__Text shown__.
........

The Hawai‘i Department of Health (DOH) is pausing use of the Johnson & Johnson COVID-19 vaccine while the U.S. Centers for Disease Control and Prevention (CDC) and the U.S. Food and Drug Administration (FDA) review data involving six cases in which individuals who received the Johnson &Johnson vaccine developed blood clots.
“We’re are pausing out of an abundance of caution. Vaccine safety is of the utmost importance,” said Health Director Dr. Elizabeth Char. “The risk of developing a blood clot is very low. About 6.8 million Johnson & Johnson vaccines have been administered in the United States. Six people have developed blood clots.”
The blood clots, called cerebral venous sinus thrombosis, occurred in women ages 18 to 48. Symptoms occurred 6 to 13 days after vaccination.
There are no reports of anyone in Hawai‘i developing blood clots after receiving a Johnson & Johnson vaccine. People who received a Johnson & Johnson vaccine within the past few weeks should monitor themselves for symptoms and contact their healthcare provider if they experience a severe headache, abdominal pain, leg pain, or shortness of breath.
“I still have confidence in the vaccine. These adverse events appear to be extremely rare, but this transparent and deliberate pause ensures the medical community is aware of the potential adverse events.” Char said.
Some vaccination providers scheduled to administer Johnson & Johnson vaccine in the coming days may offer Pfizer or Moderna vaccine instead.
The Pfizer and Moderna vaccines, which use different delivery technology than the Johnson & Johnson vaccine, continue to be used in Hawai‘i and around the country. Scheduling opportunities can be found on the registration page at hawaiicovid19.com.

........

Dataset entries

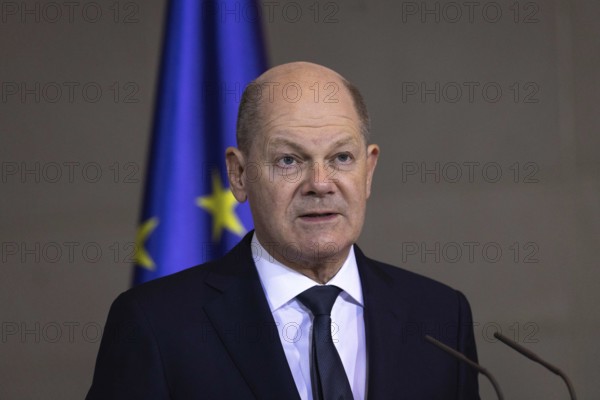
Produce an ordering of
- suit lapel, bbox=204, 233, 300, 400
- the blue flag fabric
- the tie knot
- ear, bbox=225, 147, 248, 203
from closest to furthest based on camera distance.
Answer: suit lapel, bbox=204, 233, 300, 400, the tie knot, ear, bbox=225, 147, 248, 203, the blue flag fabric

........

__Using the information__.
- 1) Using the vaccine pause announcement, decide whether each statement agrees with it. Answer yes or no, and quote the words that settle it.
(a) The blood clots were reported in both men and women.
(b) Hawai‘i has reported cases of blood clots after the Johnson & Johnson vaccine.
(c) The Pfizer and Moderna vaccines are still in use in Hawai‘i.
- 2) Give a short answer to each question from the vaccine pause announcement.
(a) About how many Johnson & Johnson vaccines had been given in the United States?
(b) How long after vaccination did symptoms appear?
(c) Where can scheduling opportunities be found?
- 3) Carry on the vaccine pause announcement from the point where it stops.

__Task-by-task answers__.
- 1)
(a) No: "occurred in women ages 18 to 48"
(b) No: "There are no reports of anyone in Hawai‘i developing blood clots after receiving a Johnson & Johnson vaccine."
(c) Yes: "continue to be used in Hawai‘i and around the country"

- 2)
(a) About 6.8 million
(b) 6 to 13 days
(c) On the registration page at hawaiicovid19.com

- 3)
The CDC-FDA released this statement:
As of April 12, more than 6.8 million doses of the Johnson & Johnson (Janssen) vaccine have been administered in the U.S. CDC and FDA are reviewing data involving six reported U.S. cases of a rare and severe type of blood clot in individuals after receiving the J&J vaccine. In these cases, a type of blood clot called cerebral venous sinus thrombosis (CVST) was seen in combination with low levels of blood platelets (thrombocytopenia). All six cases occurred among women between the ages of 18 and 48, and symptoms occurred 6 to 13 days after vaccination. Treatment of this specific type of blood clot is different from the treatment that might typically be administered. Usually, an anticoagulant drug called heparin is used to treat blood clots. In this setting, administration of heparin may be dangerous, and alternative treatments need to be given.
CDC will convene a meeting of the Advisory Committee on Immunization Practices (ACIP) on Wednesday to further review these cases and assess their potential significance. FDA will review that analysis as it also investigates these cases. Until that process is complete, we are recommending a pause in the use of this vaccine out of an abundance of caution. This is important, in part, to ensure that the health care provider community is aware of the potential for these adverse events and can plan for proper recognition and management due to the unique treatment required with this type of blood clot.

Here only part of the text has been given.